Different types of Distances used in Machine Learning

Shubhobrata Das
11 min readJun 17, 2020

--

Role of Distance Measures

Distance measures play an important role in machine learning.

A distance measure is an objective score that summarizes the relative difference between two objects in a problem domain.

Most commonly, the two objects are rows of data that describe a subject (such as a person, car, or house), or an event (such as a purchase, a claim, or a diagnosis).

Perhaps the most likely way you will encounter distance measures is when you are using a specific machine learning algorithm that uses distance measures at its core. The most famous algorithm of this type is the k-nearest neighbors algorithm, or KNN for short.

In the KNN algorithm, a classification or regression prediction is made for new examples by calculating the distance between the new example (row) and all examples (rows) in the training dataset. The k examples in the training dataset with the smallest distance are then selected and a prediction is made by averaging the outcome (mode of the class label or mean of the real value for regression).

KNN belongs to a broader field of algorithms called case-based or instance-based learning, most of which use distance measures in a similar manner. Another popular instance-based algorithm that uses distance measures is the learning vector quantization, or LVQ, algorithm that may also be considered a type of neural network.

Related is the self-organizing map algorithm, or SOM, that also uses distance measures and can be used for supervised or unsupervised learning. Another unsupervised learning algorithm that uses distance measures at its core is the K-means clustering algorithm.

In instance-based learning the training examples are stored verbatim, and a distance function is used to determine which member of the training set is closest to an unknown test instance. Once the nearest training instance has been located, its class is predicted for the test instance.

A short list of some of the more popular machine learning algorithms that use distance measures at their core is as follows:

  • K-Nearest Neighbors
  • Learning Vector Quantization (LVQ)
  • Self-Organizing Map (SOM)
  • K-Means Clustering

There are many kernel-based methods may also be considered distance-based algorithms.

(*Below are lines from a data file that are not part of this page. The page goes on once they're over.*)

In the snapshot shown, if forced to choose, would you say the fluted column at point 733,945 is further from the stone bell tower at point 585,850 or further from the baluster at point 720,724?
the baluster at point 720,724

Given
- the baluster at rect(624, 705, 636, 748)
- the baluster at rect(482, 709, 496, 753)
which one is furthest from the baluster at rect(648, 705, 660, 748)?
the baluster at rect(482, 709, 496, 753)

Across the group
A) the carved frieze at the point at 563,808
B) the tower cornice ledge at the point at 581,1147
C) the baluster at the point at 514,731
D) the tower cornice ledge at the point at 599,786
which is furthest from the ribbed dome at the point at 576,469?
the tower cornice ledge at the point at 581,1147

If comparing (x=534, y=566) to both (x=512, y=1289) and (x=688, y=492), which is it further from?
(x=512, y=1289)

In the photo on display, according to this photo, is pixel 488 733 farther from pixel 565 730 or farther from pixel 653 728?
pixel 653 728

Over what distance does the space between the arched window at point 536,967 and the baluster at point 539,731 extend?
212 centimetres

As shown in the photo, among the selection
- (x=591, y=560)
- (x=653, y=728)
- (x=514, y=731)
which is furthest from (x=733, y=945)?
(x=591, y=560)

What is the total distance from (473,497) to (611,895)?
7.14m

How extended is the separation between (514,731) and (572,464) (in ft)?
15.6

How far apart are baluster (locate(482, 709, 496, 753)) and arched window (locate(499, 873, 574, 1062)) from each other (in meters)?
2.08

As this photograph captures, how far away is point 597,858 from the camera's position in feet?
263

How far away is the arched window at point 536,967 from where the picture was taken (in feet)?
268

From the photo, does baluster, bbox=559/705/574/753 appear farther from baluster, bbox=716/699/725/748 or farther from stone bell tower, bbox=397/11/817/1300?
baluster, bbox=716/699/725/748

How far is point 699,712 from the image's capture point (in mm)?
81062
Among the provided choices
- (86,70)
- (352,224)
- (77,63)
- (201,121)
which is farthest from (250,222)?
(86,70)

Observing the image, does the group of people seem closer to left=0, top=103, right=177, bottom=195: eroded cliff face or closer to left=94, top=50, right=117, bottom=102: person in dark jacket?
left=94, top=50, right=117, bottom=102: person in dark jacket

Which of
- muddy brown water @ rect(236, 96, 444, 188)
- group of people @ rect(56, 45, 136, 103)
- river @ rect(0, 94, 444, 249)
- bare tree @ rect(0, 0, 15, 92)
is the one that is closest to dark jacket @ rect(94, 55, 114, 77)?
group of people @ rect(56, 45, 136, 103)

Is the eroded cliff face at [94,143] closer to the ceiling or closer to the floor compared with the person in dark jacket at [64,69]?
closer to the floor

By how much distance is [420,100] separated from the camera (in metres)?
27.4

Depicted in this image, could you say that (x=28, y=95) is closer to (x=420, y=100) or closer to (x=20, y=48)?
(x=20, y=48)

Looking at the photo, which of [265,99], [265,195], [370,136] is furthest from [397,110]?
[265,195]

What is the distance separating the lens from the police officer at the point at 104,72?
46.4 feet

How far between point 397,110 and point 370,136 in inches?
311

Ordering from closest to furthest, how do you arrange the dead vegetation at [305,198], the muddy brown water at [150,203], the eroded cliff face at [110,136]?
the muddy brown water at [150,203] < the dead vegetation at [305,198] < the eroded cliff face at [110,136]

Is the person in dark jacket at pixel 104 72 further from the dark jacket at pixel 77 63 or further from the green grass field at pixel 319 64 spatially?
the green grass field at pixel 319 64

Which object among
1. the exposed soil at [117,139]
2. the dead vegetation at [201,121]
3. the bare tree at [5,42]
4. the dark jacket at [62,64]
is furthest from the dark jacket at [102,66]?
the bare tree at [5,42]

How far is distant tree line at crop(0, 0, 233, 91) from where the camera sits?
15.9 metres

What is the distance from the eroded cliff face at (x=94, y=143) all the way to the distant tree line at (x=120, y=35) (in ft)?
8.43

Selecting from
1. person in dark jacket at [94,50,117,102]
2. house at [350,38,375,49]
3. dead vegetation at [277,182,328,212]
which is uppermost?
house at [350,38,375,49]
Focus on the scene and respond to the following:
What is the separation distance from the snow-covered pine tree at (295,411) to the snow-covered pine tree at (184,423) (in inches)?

Perhaps the most widely known kernel method is the support vector machine algorithm, or SVM for short.

Euclidean Distance:

You are most likely to use Euclidean distance when calculating the distance between two rows of data that have numerical values, such a floating point or integer values.

If columns have values with differing scales, it is common to normalize or standardize the numerical values across all columns prior to calculating the Euclidean distance. Otherwise, columns that have large values will dominate the distance measure.

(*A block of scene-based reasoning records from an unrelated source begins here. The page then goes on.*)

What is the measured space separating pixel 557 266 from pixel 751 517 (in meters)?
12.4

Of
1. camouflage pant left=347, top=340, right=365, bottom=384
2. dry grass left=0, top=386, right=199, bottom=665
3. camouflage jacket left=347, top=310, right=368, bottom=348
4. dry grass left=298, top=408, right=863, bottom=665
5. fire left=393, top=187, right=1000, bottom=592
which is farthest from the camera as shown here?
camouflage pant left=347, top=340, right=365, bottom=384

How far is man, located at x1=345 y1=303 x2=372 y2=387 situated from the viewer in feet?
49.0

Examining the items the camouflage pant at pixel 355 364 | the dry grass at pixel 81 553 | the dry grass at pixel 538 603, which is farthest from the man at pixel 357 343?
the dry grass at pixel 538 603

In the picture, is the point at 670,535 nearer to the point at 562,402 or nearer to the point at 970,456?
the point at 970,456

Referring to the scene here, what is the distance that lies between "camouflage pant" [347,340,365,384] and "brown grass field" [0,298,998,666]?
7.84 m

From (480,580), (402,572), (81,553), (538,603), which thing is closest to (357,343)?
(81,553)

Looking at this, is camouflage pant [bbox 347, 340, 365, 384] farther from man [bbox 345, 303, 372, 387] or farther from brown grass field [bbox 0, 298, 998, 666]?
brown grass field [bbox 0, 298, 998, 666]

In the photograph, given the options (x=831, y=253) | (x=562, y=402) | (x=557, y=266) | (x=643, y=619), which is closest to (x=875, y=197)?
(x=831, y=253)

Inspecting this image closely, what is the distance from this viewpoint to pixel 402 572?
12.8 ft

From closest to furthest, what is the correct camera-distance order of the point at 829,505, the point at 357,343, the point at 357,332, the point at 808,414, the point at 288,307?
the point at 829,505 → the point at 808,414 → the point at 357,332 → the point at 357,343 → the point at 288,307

Although there are other possible choices, most instance-based learners use Euclidean distance.

Euclidean distance is calculated as the square root of the sum of the squared differences between the two vectors.

  • Euclidean_Distance = sqrt(sum for i to N (v1[i] — v2[i])²)

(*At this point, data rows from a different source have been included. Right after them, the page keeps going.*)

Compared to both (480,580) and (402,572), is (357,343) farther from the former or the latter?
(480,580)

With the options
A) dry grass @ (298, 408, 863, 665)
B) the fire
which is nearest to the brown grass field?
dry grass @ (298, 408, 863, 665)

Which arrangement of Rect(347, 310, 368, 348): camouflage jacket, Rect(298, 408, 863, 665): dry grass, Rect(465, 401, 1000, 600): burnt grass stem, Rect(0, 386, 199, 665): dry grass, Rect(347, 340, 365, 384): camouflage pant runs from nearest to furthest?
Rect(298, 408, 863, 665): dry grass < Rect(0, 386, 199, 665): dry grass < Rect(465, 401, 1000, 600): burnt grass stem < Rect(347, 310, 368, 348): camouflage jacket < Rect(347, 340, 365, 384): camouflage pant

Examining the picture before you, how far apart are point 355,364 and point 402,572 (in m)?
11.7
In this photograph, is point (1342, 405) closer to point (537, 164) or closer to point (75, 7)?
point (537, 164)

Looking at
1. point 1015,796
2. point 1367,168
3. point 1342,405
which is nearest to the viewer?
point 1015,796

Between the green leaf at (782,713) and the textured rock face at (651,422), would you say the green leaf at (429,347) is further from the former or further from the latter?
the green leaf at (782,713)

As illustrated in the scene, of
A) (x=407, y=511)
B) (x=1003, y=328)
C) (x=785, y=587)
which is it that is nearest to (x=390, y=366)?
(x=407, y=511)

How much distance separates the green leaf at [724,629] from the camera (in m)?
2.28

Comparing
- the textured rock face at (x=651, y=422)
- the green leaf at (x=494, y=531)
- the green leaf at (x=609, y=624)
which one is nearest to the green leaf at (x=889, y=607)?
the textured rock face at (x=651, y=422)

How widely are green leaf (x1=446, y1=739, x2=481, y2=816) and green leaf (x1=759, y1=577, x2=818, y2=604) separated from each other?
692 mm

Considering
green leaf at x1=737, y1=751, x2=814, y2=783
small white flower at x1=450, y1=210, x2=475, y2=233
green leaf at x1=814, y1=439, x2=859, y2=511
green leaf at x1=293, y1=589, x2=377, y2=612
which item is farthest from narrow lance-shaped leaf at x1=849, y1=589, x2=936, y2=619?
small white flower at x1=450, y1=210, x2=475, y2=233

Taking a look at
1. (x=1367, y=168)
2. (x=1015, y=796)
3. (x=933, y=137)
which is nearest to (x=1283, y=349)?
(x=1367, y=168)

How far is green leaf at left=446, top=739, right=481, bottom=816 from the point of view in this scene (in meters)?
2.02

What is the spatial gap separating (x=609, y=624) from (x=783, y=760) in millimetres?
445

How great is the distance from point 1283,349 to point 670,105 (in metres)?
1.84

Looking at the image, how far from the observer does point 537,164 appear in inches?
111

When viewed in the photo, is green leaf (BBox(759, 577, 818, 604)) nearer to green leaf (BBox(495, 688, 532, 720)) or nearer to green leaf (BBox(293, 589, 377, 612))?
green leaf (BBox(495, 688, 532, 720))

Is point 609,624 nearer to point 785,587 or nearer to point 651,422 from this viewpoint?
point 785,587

If the distance calculation is to be performed thousands or millions of times, it is common to remove the square root operation in an effort to speed up the calculation. The resulting scores will have the same relative proportions after this modification and can still be used effectively within a machine learning algorithm for finding the most similar examples.

  • EuclideanDistance = sum for i to N (v1[i] — v2[i])²

This calculation is related to the L2 vector norm and is equivalent to the sum squared error and the root sum squared error if the square root is added.

We can demonstrate this with an example of calculating the Euclidean distance between two real-valued vectors, listed below.

# calculating euclidean distance between vectors
from math import sqrt

# calculate euclidean distance
def euclidean_distance(a, b):
return sqrt(sum((e1-e2)**2 for e1, e2 in zip(a,b)))

# define data
row1 = [10, 20, 15, 10, 5]
row2 = [12, 24, 18, 8, 7]
# calculate distance
dist = euclidean_distance(row1, row2)
print(dist)

Running the example, we can see we get the same result, confirming our manual implementation.

6.082762530298219

Manhattan Distance (Taxicab or City Block Distance):-

The Manhattan distance, also called the Taxicab distance or the City Block distance, calculates the distance between two real-valued vectors.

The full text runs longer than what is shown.